Wednesday 19 July 2023

For Better Or Worse?

In its first two days, Jamie Driscoll's crowdfunder has raised more than £100,000. Kim who? As for Keir Mather, presented as a potential Member of Parliament at the age of 25, he moved seamlessly from being Wes Streeting's teaboy to being Senior Policy Advisor to the CBI. That says everything that needs to be said about all concerned.

Her parroting of "I just can't see where the money is going to come from" only exposes Rachel Reeves as hopelessly out of her depth. Try taxing dividends, inheritance and capital gains at the same rate as earnings, for a start. Try foregoing the odd war from time to time, since the money can always, always, always be found for those.

Of course it can. The issuing of currency is an act of the State, which is literally the creator of all money. A sovereign state with its own free floating, fiat currency has as much of that currency as it chooses to issue to itself. All wars are fought on this understanding, but the principle applies universally.

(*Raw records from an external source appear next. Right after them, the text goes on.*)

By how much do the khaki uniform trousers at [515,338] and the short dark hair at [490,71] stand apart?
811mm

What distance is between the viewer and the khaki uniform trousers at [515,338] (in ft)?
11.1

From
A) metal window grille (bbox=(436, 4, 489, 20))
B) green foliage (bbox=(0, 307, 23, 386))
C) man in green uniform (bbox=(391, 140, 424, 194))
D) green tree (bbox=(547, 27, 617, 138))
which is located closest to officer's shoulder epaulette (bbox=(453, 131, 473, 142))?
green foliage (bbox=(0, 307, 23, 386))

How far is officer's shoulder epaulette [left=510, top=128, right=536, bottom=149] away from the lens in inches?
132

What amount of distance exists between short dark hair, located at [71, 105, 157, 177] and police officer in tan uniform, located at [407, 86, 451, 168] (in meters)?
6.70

The State also has the fiscal and monetary means to control inflation, means that therefore need to be under democratic political control in both cases. That is what both fiscal policy and monetary policy are for: to encourage certain politically chosen forms of behaviour, and to discourage others. They are not where the State's money comes from. Nothing is "unaffordable", every recession is discretionary on the part of the Government, and there is no such thing as "taxpayers' money".

Tony Blair was Labour's most successful Leader in what way? Is winning General Elections an end in itself? Even if it is, then Harold Wilson won four to Blair's three. Is being Prime Minister for 10 years an end in itself? If so, then David Cameron's six years in office would constitute a score draw with Clement Attlee's.

"Imagine how much worse things would be under the Tories," Hilary Armstrong used to say, having run out of anything else, and assuming the point to be unanswerable. Here we are again, more or less. "At least we would be better than the Tories," the Labour Party says, never having had anything else, and assuming the point to be unanswerable. Well, in what specific, demonstrable way would you be better than the Tories? What would you do, and what difference would it make?

But when I tell you that there is going to be a hung Parliament, then you can take that to the bank. I spent the 2005 Parliament saying that it was psephologically impossible for the Heir to Blair's Conservative Party to win an overall majority. I predicted a hung Parliament on the day that the 2017 General Election was called, and I stuck to that, entirely alone, all the way up to the publication of the exit poll eight long weeks later. And on the day that Rishi Sunak became Prime Minister, I predicted that a General Election between him and Keir Starmer would result in a hung Parliament.

To strengthen families and communities by securing economic equality and international peace through the democratic political control of the means to those ends, including national and parliamentary sovereignty, we need to hold the balance of power. Owing nothing to either main party, we must be open to the better offer. There does, however, need to be a better offer. Not a lesser evil, which in any case the Labour Party is not.

2 comments:

  1. Brilliant all round but that paragraph about Prime Ministers especially so.